### Activity
Beginning with the line that holds "Being Human Black Men's Wallet image 3" and finishing with the line that holds "Bild #22543582 - Touristenfahrten", repeat the listing exactly, leaving every picture out.

*** Records supplied

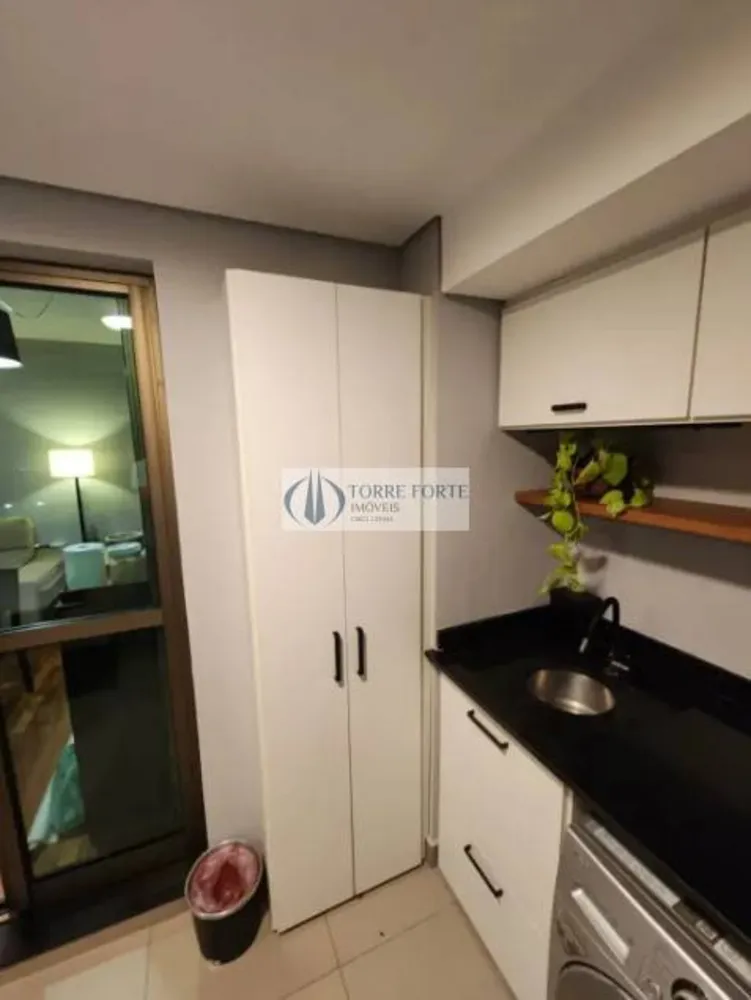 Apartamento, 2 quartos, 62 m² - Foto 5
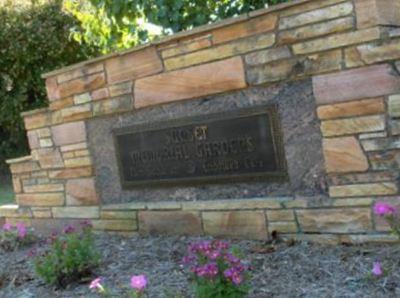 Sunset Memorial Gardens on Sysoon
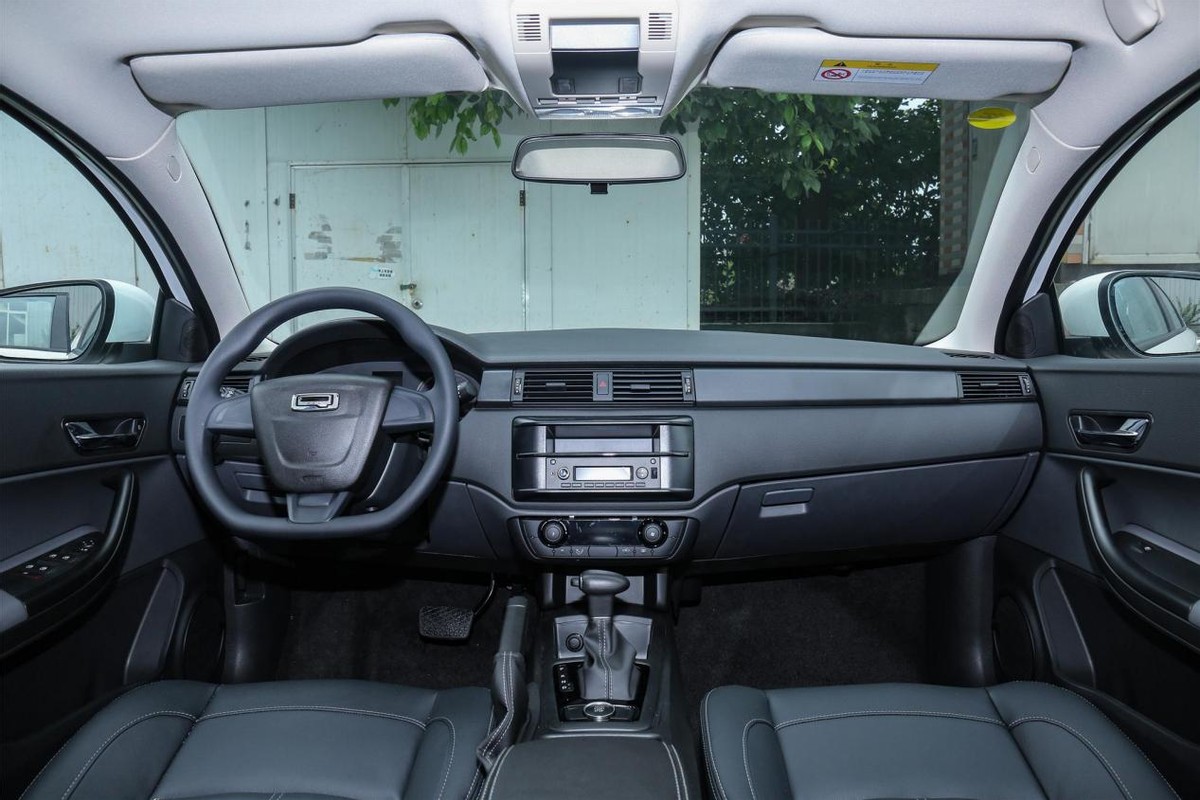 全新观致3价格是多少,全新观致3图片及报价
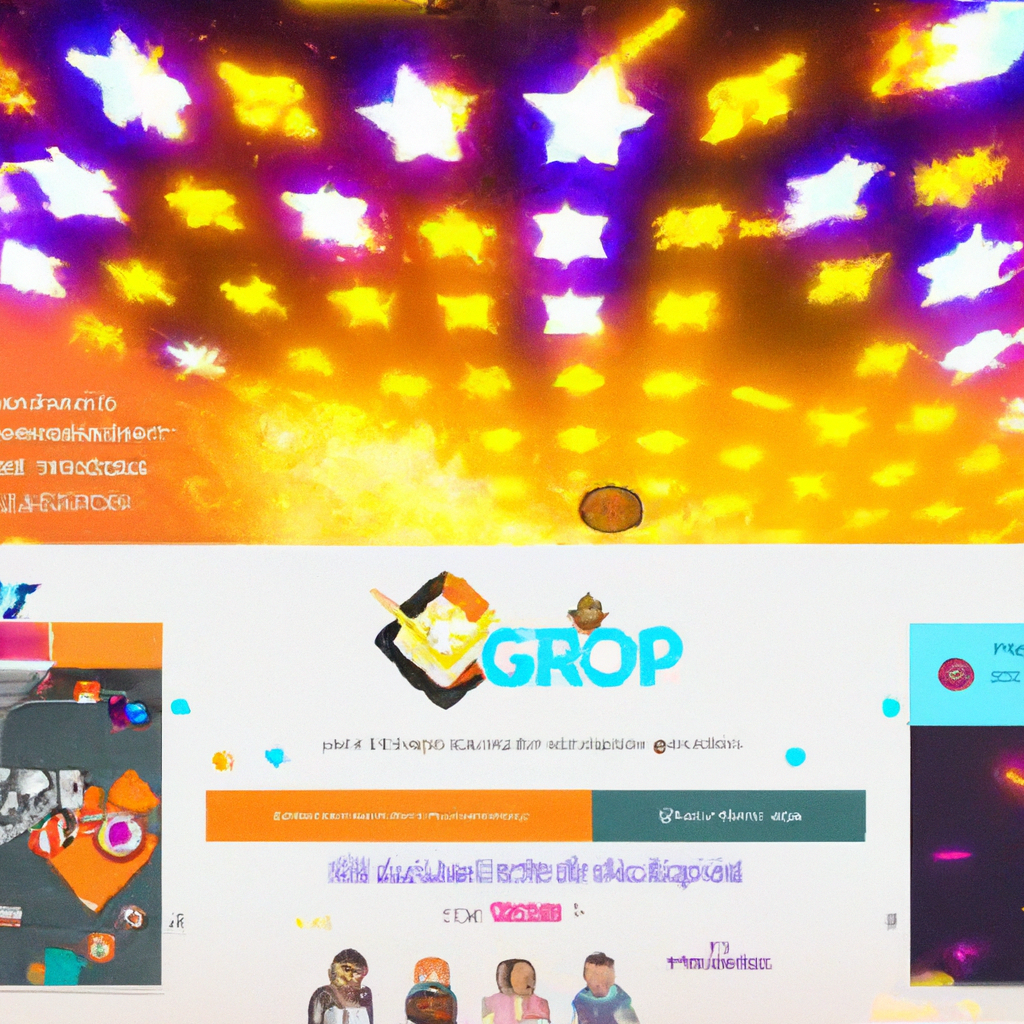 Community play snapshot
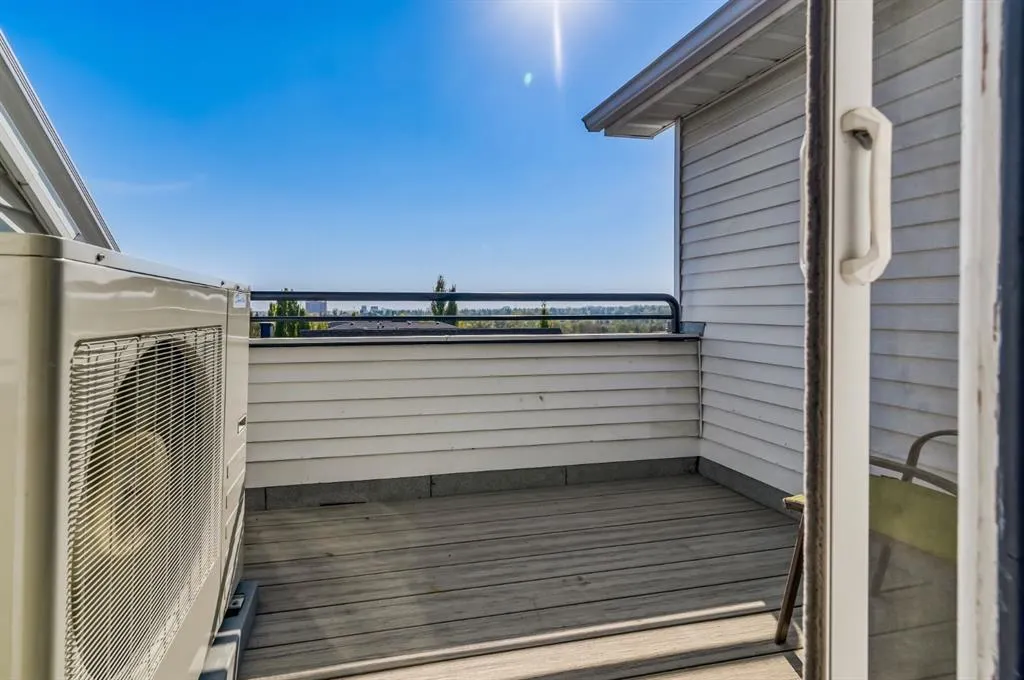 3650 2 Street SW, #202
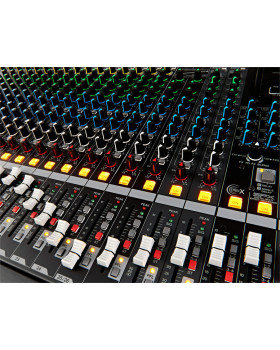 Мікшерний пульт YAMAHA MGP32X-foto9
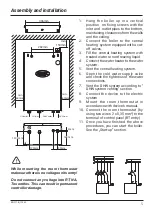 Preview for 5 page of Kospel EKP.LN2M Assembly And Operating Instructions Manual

******
*** Records supplied

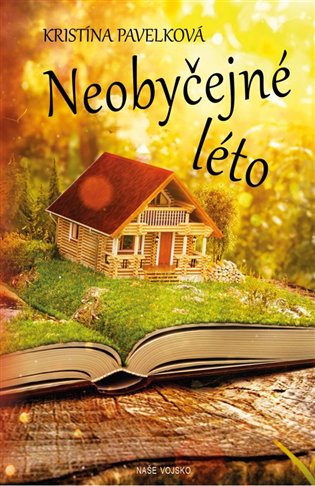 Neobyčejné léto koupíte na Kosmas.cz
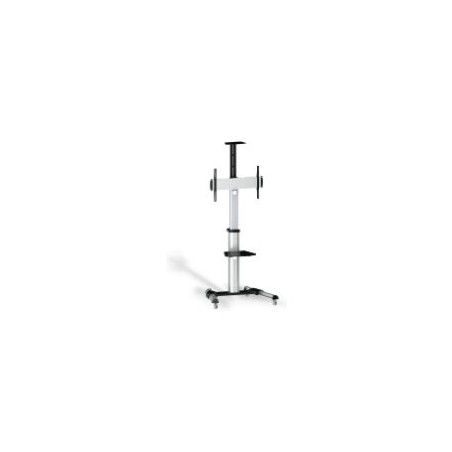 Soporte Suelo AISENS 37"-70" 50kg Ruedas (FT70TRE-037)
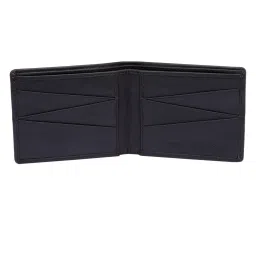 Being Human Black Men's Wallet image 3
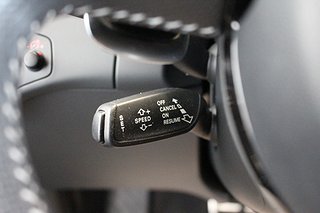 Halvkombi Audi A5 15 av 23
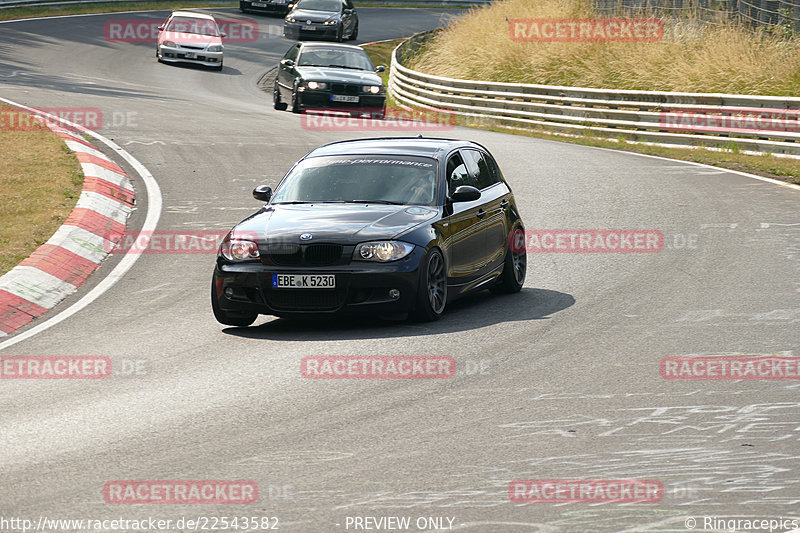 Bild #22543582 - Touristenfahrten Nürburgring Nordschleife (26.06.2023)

******

### Result of the exercise
 Being Human Black Men's Wallet image 3
 Halvkombi Audi A5 15 av 23
 Bild #22543582 - Touristenfahrten Nürburgring Nordschleife (26.06.2023)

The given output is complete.